___ Blok Teks ___

Monday, February 19, 2007

Dunia, kelereng didepan mata (At-Tin – Ramadhan 1426H)

Salah satu ciri orang Mutaqin adalah orang yang memiliki sifat Tasawuf. Terlepas dari berbagai perdebatan dan kontraversi mengenai definisi Tasawuf, yang penulis maksud dengan Tasawuf disini adalah kemampuan kita untuk memiliki sifat tidak berlebihan dalam urusan dan kecintaan terhadap dunia. Kenapa kita tidak boleh terlalu mencintai dunia?

“Hubbu dunya khiti ati kulli sayyiah – kecintaan terhadap dunia yang berlebihan adalah pangkal dari segala kejahatan”. Bukankah lahirnya para koruptor itu karena ketakutan mereka akan kemiskinan dan ketamakan dan kecintaan kepada dunia yang berlebihan, sehingga mereka menghalalkan segala cara untuk mendapatkan dunia, yang seolah akan mengekalkan mereka.

Bukankah lahirnya diktator juga berawal dari kecintaan yang berlebihan, sehingga seolah-olah mereka ingin menjadi raja dan penguasa selamanya, karena sikap yang berlebuhan itulah kemudian melahirkan sikap yang berlebihan pula dalam memaknai kekuasaan yang ada padanya.

Bukankah kekikiran kita, ketamakan kita, kesibukan kita yang kadang melampuai batas juga diaibatkan oleh kesalahan cara pandang kita terhadap dunia.

Lalu apakah kita tidak boleh memiliki dunia, harta, pangkat atau tidak memiliki hak untuk mendapatkan surga dunia?

Firman Allah dalam surat al Qasas 28:77;

77. Dan carilah pada apa yang Telah dianugerahkan Allah kepadamu (kebahagiaan) negeri akhirat, dan janganlah kamu melupakan bahagianmu dari (kenikmatan) duniawi dan berbuat baiklah (kepada orang lain) sebagaimana Allah Telah berbuat baik, kepadamu, dan janganlah kamu berbuat kerusakan di (muka) bumi. Sesungguhnya Allah tidak menyukai orang-orang yang berbuat kerusakan.

Ayat diatas secara tegas menyatakan bahwa kita punya bagian dalam kehidupan didunia, yakni hak untuk mendapatkan apa yang memang telah Allah karuniakan kepada kita.

___ Data Tersedia ___

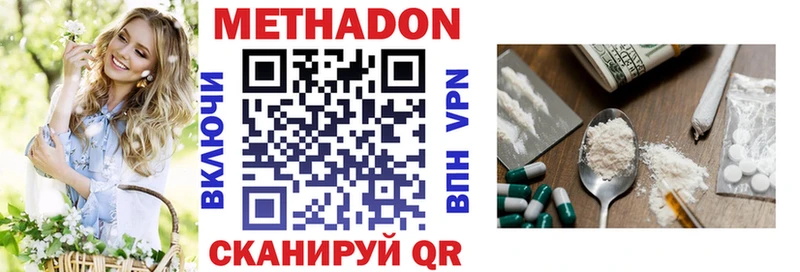 купить наркоту  мориарти как зайти  Метадон VHQ  Чухлома 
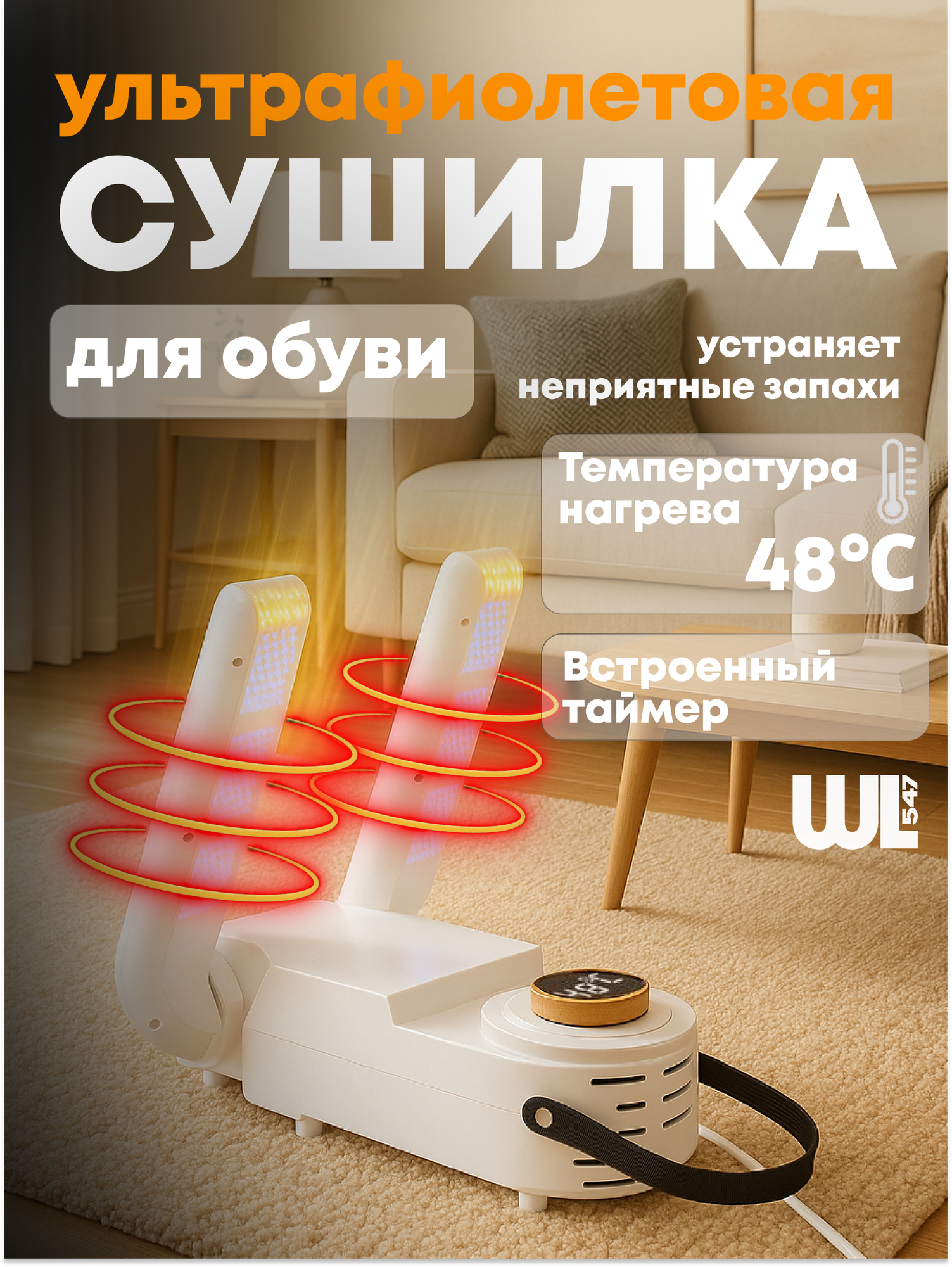 Сушилка фен для обуви антибактериальная с ультрафиолетом с таймером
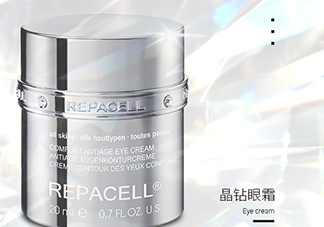 repacell瑞鉑希適合什么年齡？瑞鉑希適合什么膚質(zhì)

___

**Tugas A:**
Tuliskan ulang kata demi kata bagian tulisan tentang kecintaan terhadap dunia di atas, antara "77. Dan carilah" dan "karuniakan kepada kita.", keduanya termasuk.
**Tugas B:**
Dalam tulisan tentang kecintaan terhadap dunia, apa yang dimaksud penulis dengan Tasawuf?

**Jawaban Akhir A:**
77. Dan carilah pada apa yang Telah dianugerahkan Allah kepadamu (kebahagiaan) negeri akhirat, dan janganlah kamu melupakan bahagianmu dari (kenikmatan) duniawi dan berbuat baiklah (kepada orang lain) sebagaimana Allah Telah berbuat baik, kepadamu, dan janganlah kamu berbuat kerusakan di (muka) bumi. Sesungguhnya Allah tidak menyukai orang-orang yang berbuat kerusakan.

Ayat diatas secara tegas menyatakan bahwa kita punya bagian dalam kehidupan didunia, yakni hak untuk mendapatkan apa yang memang telah Allah karuniakan kepada kita.

**Jawaban Akhir B:**
Kemampuan kita untuk memiliki sifat tidak berlebihan dalam urusan dan kecintaan terhadap dunia.